“If you don’t have a friend in the world, you’ll find one here.” Those words are written across the front of Iron Hand Brewing’s facade in large, hand-painted letters. The saying originated with the Waterfront Rescue Mission when the nonprofit used the De Tonti neighborhood location as its headquarters, but the mantra still somehow fits. The mission might be a little different these days, but the openness and camaraderie remain.
Ben Ross and his wife, Rebecca Williams, premiered their beer-making enterprise in December after three years of planning. Ben was anxious to change careers when his offshore job did not offer the ideal schedule for a flourishing new marriage, and Rebecca suggested a brewpub on a whim. The couple searched up and down the Gulf Coast for the perfect location, finding it in De Tonti Square.
The inspiration came from brewpubs Ben frequented while living in Portland, Oregon, when he was in his 20s. As the first and only eatery in De Tonti Square, Iron Hand is filling a void for area residents but also bringing new people in for food and a warm atmosphere.

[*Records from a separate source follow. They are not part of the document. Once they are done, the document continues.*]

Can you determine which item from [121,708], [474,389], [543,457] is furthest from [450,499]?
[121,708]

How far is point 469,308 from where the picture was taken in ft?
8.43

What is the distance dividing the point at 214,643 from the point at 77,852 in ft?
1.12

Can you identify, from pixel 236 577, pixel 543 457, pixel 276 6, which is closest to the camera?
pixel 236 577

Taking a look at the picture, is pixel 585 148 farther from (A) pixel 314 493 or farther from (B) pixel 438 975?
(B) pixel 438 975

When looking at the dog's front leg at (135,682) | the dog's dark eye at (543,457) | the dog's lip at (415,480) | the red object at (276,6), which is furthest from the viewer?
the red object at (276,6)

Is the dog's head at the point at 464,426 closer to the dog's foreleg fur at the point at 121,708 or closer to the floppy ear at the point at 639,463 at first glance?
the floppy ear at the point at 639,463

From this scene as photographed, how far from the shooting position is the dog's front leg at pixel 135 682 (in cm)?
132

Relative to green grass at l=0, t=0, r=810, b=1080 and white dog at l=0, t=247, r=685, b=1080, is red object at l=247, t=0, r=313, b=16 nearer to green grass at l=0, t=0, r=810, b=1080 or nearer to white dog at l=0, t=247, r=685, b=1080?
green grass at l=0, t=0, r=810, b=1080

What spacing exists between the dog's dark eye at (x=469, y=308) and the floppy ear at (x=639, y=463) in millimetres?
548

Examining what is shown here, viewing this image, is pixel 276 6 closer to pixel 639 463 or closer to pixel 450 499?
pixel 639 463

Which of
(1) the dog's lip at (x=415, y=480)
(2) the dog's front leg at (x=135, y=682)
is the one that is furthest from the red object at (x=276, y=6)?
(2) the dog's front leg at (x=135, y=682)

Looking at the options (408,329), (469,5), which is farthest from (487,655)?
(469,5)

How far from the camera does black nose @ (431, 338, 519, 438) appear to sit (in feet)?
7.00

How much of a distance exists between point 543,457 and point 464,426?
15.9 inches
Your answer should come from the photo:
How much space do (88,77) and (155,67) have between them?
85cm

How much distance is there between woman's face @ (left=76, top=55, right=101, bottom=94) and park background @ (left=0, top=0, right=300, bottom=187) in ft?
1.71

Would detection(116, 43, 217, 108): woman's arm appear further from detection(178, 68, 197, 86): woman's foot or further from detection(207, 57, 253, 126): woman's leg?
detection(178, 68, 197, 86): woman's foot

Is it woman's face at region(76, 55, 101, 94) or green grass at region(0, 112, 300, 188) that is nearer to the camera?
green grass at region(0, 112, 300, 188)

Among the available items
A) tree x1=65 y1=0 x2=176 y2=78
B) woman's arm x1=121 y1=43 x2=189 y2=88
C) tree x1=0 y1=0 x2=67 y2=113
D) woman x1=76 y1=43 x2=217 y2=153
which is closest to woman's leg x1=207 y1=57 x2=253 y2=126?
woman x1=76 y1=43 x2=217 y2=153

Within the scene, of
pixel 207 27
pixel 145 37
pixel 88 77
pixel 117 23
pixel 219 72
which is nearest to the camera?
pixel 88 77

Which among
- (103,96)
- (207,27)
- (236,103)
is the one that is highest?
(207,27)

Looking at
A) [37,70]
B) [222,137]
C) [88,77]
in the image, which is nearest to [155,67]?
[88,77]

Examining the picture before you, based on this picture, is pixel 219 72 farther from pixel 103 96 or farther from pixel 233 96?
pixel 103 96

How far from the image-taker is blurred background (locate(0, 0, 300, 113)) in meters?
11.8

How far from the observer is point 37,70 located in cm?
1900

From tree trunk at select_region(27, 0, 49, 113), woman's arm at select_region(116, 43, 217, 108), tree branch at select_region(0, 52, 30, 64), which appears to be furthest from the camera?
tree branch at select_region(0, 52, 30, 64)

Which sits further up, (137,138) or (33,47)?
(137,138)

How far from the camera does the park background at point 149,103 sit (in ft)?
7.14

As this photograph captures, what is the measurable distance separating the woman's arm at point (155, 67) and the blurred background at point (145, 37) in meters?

Despite the number of small breweries opening in the Mobile area, Ben points out that it’s still behind most other cities of similar size for breweries per capita. His Alaskan hometown, a town of 7,000 people, has three breweries. Pensacola, he says, has seven. “All the brewery owners in this area are really supportive of each other, and a rising tide floats all ships.” The perfect analogy for a former seaman.
Ben and Rebecca always wanted to serve traditional British pub food because it would pair nicely with the porters and stouts he planned to brew. There’s a “nice, heavy-handed American IPA” on the menu as well. The Iron Hand has six taps, and they hope to eventually have five of those pouring their own beer. For now, however, their one-barrel system admittedly can’t keep up. They ran out of beer their first night and have been pushing their limits to meet demands ever since. In the meantime, they have plenty of other beers available, as well as wine and cocktails. “We’ll never serve a well drink here. The alcohol menu might not be extensive, but we keep it quality.”
The quality of the food is top-notch as well, with everything made from scratch, including the sausage for the bangers and mash. All the sandwich breads and hand-tied pretzels come from a sourdough starter that originated with his mom. We highly recommend you stop in and find a friend, whether you need one or not.
On the Menu
Housemade and hand-tied. We love it dipped in the Welsh rarebit (beer cheese) sauce made with Rebecca’s First Amber.
Shaved Roast Beef
This off-menu special is carved from super tender Sunday roast, covered in house gravy and served on a sourdough hoagie.
Bangers and Mash
Homemade sausage, mashed red potatoes, onion gravy and a side of peas. It’s not 100 percent authentic, but it’s close.
Fluffy, not too sweet and drizzled with seasonal berry sauces. Ben is searching for fresh rhubarb, saying in Alaska it grows like weeds.